## BEGIN The data
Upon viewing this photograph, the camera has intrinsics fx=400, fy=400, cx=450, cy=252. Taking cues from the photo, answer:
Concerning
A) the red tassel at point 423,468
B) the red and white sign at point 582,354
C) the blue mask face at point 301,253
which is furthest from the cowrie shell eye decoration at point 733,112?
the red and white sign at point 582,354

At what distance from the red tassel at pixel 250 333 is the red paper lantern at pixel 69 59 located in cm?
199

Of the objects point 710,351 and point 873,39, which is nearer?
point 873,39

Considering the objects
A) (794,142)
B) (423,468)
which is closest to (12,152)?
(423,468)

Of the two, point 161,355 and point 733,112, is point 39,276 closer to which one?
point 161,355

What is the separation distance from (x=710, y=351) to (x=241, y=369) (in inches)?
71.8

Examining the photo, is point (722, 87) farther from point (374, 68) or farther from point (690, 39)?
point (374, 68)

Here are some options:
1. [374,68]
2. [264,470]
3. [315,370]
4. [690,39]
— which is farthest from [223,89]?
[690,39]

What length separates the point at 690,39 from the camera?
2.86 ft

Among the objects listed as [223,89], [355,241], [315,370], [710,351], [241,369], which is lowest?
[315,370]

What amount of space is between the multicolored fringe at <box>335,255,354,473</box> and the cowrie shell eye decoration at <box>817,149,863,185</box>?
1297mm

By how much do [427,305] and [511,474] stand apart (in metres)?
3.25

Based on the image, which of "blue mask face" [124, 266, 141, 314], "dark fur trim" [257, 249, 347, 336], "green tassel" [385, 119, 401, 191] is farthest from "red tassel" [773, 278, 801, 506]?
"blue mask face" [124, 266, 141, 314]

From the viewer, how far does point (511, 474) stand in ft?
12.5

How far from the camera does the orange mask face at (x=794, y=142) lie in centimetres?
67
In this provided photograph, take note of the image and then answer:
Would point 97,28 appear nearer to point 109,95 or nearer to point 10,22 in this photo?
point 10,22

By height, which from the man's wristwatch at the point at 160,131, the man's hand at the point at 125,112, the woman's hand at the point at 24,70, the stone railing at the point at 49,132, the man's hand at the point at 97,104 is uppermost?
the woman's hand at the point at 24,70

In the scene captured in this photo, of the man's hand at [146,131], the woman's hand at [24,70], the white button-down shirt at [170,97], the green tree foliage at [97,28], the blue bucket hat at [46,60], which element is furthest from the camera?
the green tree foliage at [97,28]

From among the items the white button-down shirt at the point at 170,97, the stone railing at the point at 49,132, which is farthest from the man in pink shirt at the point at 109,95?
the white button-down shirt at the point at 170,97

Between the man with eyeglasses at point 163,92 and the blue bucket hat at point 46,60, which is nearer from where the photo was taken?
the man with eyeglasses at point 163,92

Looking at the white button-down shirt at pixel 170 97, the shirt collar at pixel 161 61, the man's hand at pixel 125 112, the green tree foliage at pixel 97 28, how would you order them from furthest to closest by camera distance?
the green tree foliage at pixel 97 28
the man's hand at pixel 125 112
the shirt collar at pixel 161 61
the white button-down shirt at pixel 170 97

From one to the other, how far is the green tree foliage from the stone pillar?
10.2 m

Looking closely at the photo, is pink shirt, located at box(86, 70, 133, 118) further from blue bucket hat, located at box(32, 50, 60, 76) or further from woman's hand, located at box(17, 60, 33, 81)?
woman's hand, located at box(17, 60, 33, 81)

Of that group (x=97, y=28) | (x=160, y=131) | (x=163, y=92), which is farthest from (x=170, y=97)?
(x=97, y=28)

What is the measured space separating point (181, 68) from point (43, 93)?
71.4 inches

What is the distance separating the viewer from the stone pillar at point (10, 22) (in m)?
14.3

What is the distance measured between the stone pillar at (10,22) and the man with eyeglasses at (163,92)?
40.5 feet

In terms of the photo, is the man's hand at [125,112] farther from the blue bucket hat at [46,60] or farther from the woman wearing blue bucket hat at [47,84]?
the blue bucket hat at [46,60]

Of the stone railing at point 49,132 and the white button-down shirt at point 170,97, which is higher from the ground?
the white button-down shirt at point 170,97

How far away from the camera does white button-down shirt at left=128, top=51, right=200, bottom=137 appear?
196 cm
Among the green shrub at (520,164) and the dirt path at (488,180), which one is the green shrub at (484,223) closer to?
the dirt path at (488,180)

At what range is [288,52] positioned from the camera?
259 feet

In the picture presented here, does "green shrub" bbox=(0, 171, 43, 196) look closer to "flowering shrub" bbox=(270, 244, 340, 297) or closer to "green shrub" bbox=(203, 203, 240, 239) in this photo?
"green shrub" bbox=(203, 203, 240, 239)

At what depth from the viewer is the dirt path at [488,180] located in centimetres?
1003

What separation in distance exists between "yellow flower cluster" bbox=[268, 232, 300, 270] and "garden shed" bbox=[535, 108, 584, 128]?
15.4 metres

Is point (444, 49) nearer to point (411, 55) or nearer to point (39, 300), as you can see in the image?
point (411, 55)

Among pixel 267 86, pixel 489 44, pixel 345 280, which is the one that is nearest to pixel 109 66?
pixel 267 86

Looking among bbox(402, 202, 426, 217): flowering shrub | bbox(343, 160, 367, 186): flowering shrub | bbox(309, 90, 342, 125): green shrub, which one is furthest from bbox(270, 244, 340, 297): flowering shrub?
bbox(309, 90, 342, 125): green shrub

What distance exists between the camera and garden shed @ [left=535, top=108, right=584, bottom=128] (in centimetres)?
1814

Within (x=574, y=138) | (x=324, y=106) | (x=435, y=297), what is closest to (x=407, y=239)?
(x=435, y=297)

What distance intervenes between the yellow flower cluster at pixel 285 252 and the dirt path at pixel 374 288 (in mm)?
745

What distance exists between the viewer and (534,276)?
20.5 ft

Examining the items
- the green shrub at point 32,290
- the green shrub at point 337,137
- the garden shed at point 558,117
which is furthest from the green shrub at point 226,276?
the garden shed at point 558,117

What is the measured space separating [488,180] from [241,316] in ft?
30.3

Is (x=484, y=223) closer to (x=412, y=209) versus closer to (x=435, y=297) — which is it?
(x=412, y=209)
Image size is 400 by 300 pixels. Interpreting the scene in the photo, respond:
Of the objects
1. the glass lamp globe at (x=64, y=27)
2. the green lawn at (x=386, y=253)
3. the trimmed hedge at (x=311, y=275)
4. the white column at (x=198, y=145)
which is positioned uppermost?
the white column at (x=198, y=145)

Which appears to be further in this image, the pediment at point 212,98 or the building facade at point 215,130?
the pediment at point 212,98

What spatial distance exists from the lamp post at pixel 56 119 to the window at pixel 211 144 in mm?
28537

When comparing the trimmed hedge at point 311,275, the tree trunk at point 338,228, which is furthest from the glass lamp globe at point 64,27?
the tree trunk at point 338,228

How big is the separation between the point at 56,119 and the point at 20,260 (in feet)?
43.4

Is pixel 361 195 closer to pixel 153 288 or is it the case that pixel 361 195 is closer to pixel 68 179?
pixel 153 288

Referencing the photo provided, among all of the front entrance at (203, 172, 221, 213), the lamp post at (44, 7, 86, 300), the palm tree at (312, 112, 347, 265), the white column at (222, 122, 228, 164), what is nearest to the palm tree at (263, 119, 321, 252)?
## END The data
_Work required_
Reproduce all of the material above word for word.

_Correct response_
Upon viewing this photograph, the camera has intrinsics fx=400, fy=400, cx=450, cy=252. Taking cues from the photo, answer:
Concerning
A) the red tassel at point 423,468
B) the red and white sign at point 582,354
C) the blue mask face at point 301,253
which is furthest from the cowrie shell eye decoration at point 733,112?
the red and white sign at point 582,354

At what distance from the red tassel at pixel 250 333 is the red paper lantern at pixel 69 59 located in cm?
199

Of the objects point 710,351 and point 873,39, which is nearer?
point 873,39

Considering the objects
A) (794,142)
B) (423,468)
which is closest to (12,152)?
(423,468)

Of the two, point 161,355 and point 733,112, is point 39,276 closer to which one?
point 161,355

What is the separation distance from (x=710, y=351) to (x=241, y=369) (in inches)?
71.8

Examining the photo, is point (722, 87) farther from point (374, 68) or farther from point (690, 39)?
point (374, 68)

Here are some options:
1. [374,68]
2. [264,470]
3. [315,370]
4. [690,39]
— which is farthest from [223,89]?
[690,39]

What length separates the point at 690,39 from the camera?
2.86 ft

Among the objects listed as [223,89], [355,241], [315,370], [710,351], [241,369], which is lowest?
[315,370]

What amount of space is between the multicolored fringe at <box>335,255,354,473</box> and the cowrie shell eye decoration at <box>817,149,863,185</box>?
1297mm

By how much do [427,305] and [511,474] stand apart (in metres)?
3.25

Based on the image, which of "blue mask face" [124, 266, 141, 314], "dark fur trim" [257, 249, 347, 336], "green tassel" [385, 119, 401, 191] is farthest from "red tassel" [773, 278, 801, 506]?
"blue mask face" [124, 266, 141, 314]

From the viewer, how far does point (511, 474) stand in ft?
12.5

How far from the camera does the orange mask face at (x=794, y=142) lie in centimetres?
67
In this provided photograph, take note of the image and then answer:
Would point 97,28 appear nearer to point 109,95 or nearer to point 10,22 in this photo?
point 10,22

By height, which from the man's wristwatch at the point at 160,131, the man's hand at the point at 125,112, the woman's hand at the point at 24,70, the stone railing at the point at 49,132, the man's hand at the point at 97,104 is uppermost?
the woman's hand at the point at 24,70

In the scene captured in this photo, of the man's hand at [146,131], the woman's hand at [24,70], the white button-down shirt at [170,97], the green tree foliage at [97,28], the blue bucket hat at [46,60], which element is furthest from the camera?
the green tree foliage at [97,28]

From among the items the white button-down shirt at the point at 170,97, the stone railing at the point at 49,132, which is farthest from the man in pink shirt at the point at 109,95?
the white button-down shirt at the point at 170,97

Between the man with eyeglasses at point 163,92 and the blue bucket hat at point 46,60, which is nearer from where the photo was taken?
the man with eyeglasses at point 163,92

Looking at the white button-down shirt at pixel 170 97, the shirt collar at pixel 161 61, the man's hand at pixel 125 112, the green tree foliage at pixel 97 28, how would you order them from furthest to closest by camera distance?
the green tree foliage at pixel 97 28
the man's hand at pixel 125 112
the shirt collar at pixel 161 61
the white button-down shirt at pixel 170 97

From one to the other, how far is the green tree foliage from the stone pillar?
10.2 m

Looking closely at the photo, is pink shirt, located at box(86, 70, 133, 118) further from blue bucket hat, located at box(32, 50, 60, 76) or further from woman's hand, located at box(17, 60, 33, 81)?
woman's hand, located at box(17, 60, 33, 81)

Of that group (x=97, y=28) | (x=160, y=131) | (x=163, y=92), which is farthest from (x=170, y=97)?
(x=97, y=28)

What is the measured space separating point (181, 68) from point (43, 93)?
71.4 inches

What is the distance separating the viewer from the stone pillar at point (10, 22) (in m)?
14.3

What is the distance measured between the stone pillar at (10,22) and the man with eyeglasses at (163,92)?
40.5 feet

In terms of the photo, is the man's hand at [125,112] farther from the blue bucket hat at [46,60] or farther from the woman wearing blue bucket hat at [47,84]?
the blue bucket hat at [46,60]

Of the stone railing at point 49,132 and the white button-down shirt at point 170,97, which is higher from the ground?
the white button-down shirt at point 170,97

How far away from the camera does white button-down shirt at left=128, top=51, right=200, bottom=137 appear?
196 cm
Among the green shrub at (520,164) and the dirt path at (488,180), which one is the green shrub at (484,223) closer to?
the dirt path at (488,180)

At what range is [288,52] positioned from the camera?
259 feet

In the picture presented here, does "green shrub" bbox=(0, 171, 43, 196) look closer to "flowering shrub" bbox=(270, 244, 340, 297) or closer to "green shrub" bbox=(203, 203, 240, 239) in this photo?
"green shrub" bbox=(203, 203, 240, 239)

At what depth from the viewer is the dirt path at [488,180] located in centimetres?
1003

What separation in distance exists between "yellow flower cluster" bbox=[268, 232, 300, 270] and "garden shed" bbox=[535, 108, 584, 128]?
15.4 metres

Is point (444, 49) nearer to point (411, 55) or nearer to point (39, 300), as you can see in the image?
point (411, 55)

Among pixel 267 86, pixel 489 44, pixel 345 280, which is the one that is nearest to pixel 109 66?
pixel 267 86

Looking among bbox(402, 202, 426, 217): flowering shrub | bbox(343, 160, 367, 186): flowering shrub | bbox(309, 90, 342, 125): green shrub, which one is furthest from bbox(270, 244, 340, 297): flowering shrub?
bbox(309, 90, 342, 125): green shrub

What distance exists between the camera and garden shed @ [left=535, top=108, right=584, bottom=128] (in centimetres)?
1814

Within (x=574, y=138) | (x=324, y=106) | (x=435, y=297), what is closest to (x=407, y=239)?
(x=435, y=297)

What distance intervenes between the yellow flower cluster at pixel 285 252 and the dirt path at pixel 374 288 (in mm)?
745

What distance exists between the viewer and (534,276)?
20.5 ft

Examining the items
- the green shrub at point 32,290
- the green shrub at point 337,137
- the garden shed at point 558,117
which is furthest from the green shrub at point 226,276?
the garden shed at point 558,117

What is the measured space separating [488,180] from [241,316] in ft?
30.3

Is (x=484, y=223) closer to (x=412, y=209) versus closer to (x=435, y=297) — which is it?
(x=412, y=209)
Image size is 400 by 300 pixels. Interpreting the scene in the photo, respond:
Of the objects
1. the glass lamp globe at (x=64, y=27)
2. the green lawn at (x=386, y=253)
3. the trimmed hedge at (x=311, y=275)
4. the white column at (x=198, y=145)
which is positioned uppermost?
the white column at (x=198, y=145)

Which appears to be further in this image, the pediment at point 212,98 or the building facade at point 215,130?
the pediment at point 212,98

What spatial distance exists from the lamp post at pixel 56 119 to the window at pixel 211 144 in mm?
28537

When comparing the trimmed hedge at point 311,275, the tree trunk at point 338,228, which is furthest from the glass lamp globe at point 64,27?
the tree trunk at point 338,228

How big is the separation between the point at 56,119 and the point at 20,260 (in feet)?
43.4

Is pixel 361 195 closer to pixel 153 288 or is it the case that pixel 361 195 is closer to pixel 68 179?
pixel 153 288

Referencing the photo provided, among all of the front entrance at (203, 172, 221, 213), the lamp post at (44, 7, 86, 300), the palm tree at (312, 112, 347, 265), the white column at (222, 122, 228, 164), what is nearest to the palm tree at (263, 119, 321, 252)?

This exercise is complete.